[Study text — start]
Hugo Ildefonso Ortega (born 1965) is a Mexican-born American chef, cookbook author and 2017 James Beard Award winner for Best Chef: Southwest.

== Early life and education ==
Ortega was born in Mexico City, the oldest in a family of eight children. When he was 10, the family moved to Puebla, Mexico to live with Ortega's grandmother on her rancho located near the border of Oaxaca. Ortega learned the fundamentals of Mexican cooking from his mother and grandmother, making everything from scratch. He was also the goat herder for the family. When he was 14, the family returned to Mexico City and Ortega began working at a local factory to help support the family.

After several failed attempts to cross the border, Ortega arrived in Houston in 1984. He began working as a janitor and dishwasher before being left with no work and no home. A friend took Ortega to Backstreet Cafe where he found employment as a dishwasher/busboy.

Vaught, owner of Backstreet Cafe and Prego, offered him a position on the line in the kitchen. He was eventually promoted to the kitchen at Prego, where he worked side-by-side with Executive Chef John Watt. Vaught helped enroll Ortega in the Culinary Arts program at Houston Community College, from which he graduated in November 1992.

Ortega and Vaught were married in 1994. Ortega became a U.S. citizen in 1996.

== Professional career ==
===Chef and restaurateur===
Under the umbrella of H Town Restaurant Group, which he co-owns with his wife and fellow restaurateur Tracy Vaught, Ortega is executive chef of Backstreet Cafe, Hugo's, Caracol, Xochi and URBE. He is also a partner in Origen in Oaxaca, Mexico. Ortega also helped create a menu for Mi Almita, a concept opened by Chef Michael Mina in Honolulu in 2018 (now closed).
[Study text — finish]
[Extracted data — start]
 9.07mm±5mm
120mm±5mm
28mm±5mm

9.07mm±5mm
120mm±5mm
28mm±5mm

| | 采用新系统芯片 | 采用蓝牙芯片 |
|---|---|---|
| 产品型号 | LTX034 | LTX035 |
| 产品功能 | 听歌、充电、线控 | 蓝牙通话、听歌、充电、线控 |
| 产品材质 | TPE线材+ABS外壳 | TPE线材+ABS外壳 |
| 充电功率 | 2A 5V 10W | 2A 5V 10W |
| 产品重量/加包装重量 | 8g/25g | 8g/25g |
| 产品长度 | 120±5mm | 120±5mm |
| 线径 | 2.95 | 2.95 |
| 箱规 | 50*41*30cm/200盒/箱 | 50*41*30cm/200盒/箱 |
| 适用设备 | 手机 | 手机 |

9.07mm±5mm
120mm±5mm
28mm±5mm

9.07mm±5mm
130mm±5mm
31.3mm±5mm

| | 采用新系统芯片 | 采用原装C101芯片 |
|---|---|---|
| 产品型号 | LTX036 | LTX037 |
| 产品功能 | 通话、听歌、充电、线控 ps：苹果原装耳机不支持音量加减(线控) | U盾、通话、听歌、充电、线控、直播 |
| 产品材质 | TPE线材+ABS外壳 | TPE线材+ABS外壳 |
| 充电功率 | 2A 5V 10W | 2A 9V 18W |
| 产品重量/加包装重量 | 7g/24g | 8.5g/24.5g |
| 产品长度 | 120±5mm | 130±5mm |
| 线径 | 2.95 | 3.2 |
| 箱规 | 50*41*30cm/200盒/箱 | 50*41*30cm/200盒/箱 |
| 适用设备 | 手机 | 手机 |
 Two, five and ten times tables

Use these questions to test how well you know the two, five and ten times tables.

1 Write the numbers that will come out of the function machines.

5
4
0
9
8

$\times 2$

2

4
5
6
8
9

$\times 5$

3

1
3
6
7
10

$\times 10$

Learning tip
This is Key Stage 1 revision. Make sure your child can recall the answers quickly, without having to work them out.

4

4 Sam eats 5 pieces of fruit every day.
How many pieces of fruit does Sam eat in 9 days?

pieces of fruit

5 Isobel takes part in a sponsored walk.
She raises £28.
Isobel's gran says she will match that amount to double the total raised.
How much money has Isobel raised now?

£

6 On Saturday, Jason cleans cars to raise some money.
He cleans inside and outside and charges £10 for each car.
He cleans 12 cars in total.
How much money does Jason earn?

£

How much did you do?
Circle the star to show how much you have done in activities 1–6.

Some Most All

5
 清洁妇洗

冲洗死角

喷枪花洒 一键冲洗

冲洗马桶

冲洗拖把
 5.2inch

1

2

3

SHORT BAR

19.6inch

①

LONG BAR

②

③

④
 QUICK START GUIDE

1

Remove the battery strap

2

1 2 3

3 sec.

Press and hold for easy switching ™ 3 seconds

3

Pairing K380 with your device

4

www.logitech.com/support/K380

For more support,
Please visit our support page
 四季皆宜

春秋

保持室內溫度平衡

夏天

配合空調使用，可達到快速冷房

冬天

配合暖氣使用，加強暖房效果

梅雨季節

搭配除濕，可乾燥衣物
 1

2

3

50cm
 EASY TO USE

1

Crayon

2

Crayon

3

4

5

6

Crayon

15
[Extracted data — finish]
Exercise 1 — Render this sentence from the Hugo Ortega biography in Spanish: "Ortega learned the fundamentals of Mexican cooking from his mother and grandmother, making everything from scratch."
Exercise 2 — Continue the Hugo Ortega biography, starting after its final sentence.

Answer area 1 — Ortega aprendió los fundamentos de la cocina mexicana de su madre y su abuela, preparando todo desde cero.

Answer area 2 —
In 2002, Ortega and Vaught opened Hugo's restaurant in the Montrose area of Houston, serving Authentic Regional Mexican Cuisine. In 2013, Ortega and Vaught opened Caracol, a Coastal Mexican Kitchen, in the Galleria area of Houston. In January 2017, H Town Restaurant Group opened Xochi in the Marriott Marquis Houston Downtown. The restaurant opened two weeks before Houston hosted Super Bowl LI, hosting celebrities, celebrity chefs and visitors during the game festivities.

In 2019, Vaught established the Hugo Ortega Endowment Houston Community College's Culinary Arts Program to support current and future HCC culinary students. The lobby of the new building is named in Hugo's honor and features a namesake wall.

Ortega and wife Tracy Vaught opened URBE Street Food of Mexico in 2021, which has recipes from Ortega's first cookbook Hugo Ortega's Street Food of Mexico.

Ortega has made two guest chef appearances at the James Beard House in New York City (1997 & 1999). He has also hosted three James Beard Foundation events in Houston.

===Author===
He is also author of two cookbooks - Hugo Ortega's Street Food of Mexico (2012) and Backstreet Kitchen – Seasonal Recipes from Our Neighborhood Cafe (2013), which recognizes Backstreet Cafe's 30th anniversary.

=== Media appearances ===
Ortega was featured on the program CBS Sunday Morning: the “Sunday Profile” on the annual “The Food Issue” show (November 19, 2017), spotlighting Ortega's American Dream journey.

In 2018, Ortega's namesake restaurant was featured on “The Zimmern List” hosted by American chef, restaurateur, television and radio personality and food critic Andrew Zimmern for having one of the best brunches in the county.

Ortega appeared as a guest judge in Top Chef, judging elimination challenges in episode 1 of Season 19, which was filmed in Houston.

In October 2023, Ortega was highlighted on Qué Delicia: El Sabor de América on ViX.

== Current restaurants ==
- Backstreet Cafe (Houston)
- Hugo's (Houston)
- Caracol (Houston)
- Xochi (Houston)
- URBE (Houston)
- Origen (Oaxaca, Mexico)

== Awards ==
- Best Chef: Southwest at 2017, James Beard Awards (2017)
- Craig Claiborne Lifetime Achievement Award, Southern Foodways Alliance (2017)

== Bibliography ==
- Hugo Ortega's Street Food of Mexico (2012)
- Backstreet Kitchen – Seasonal Recipes from Our Neighborhood Cafe (2013)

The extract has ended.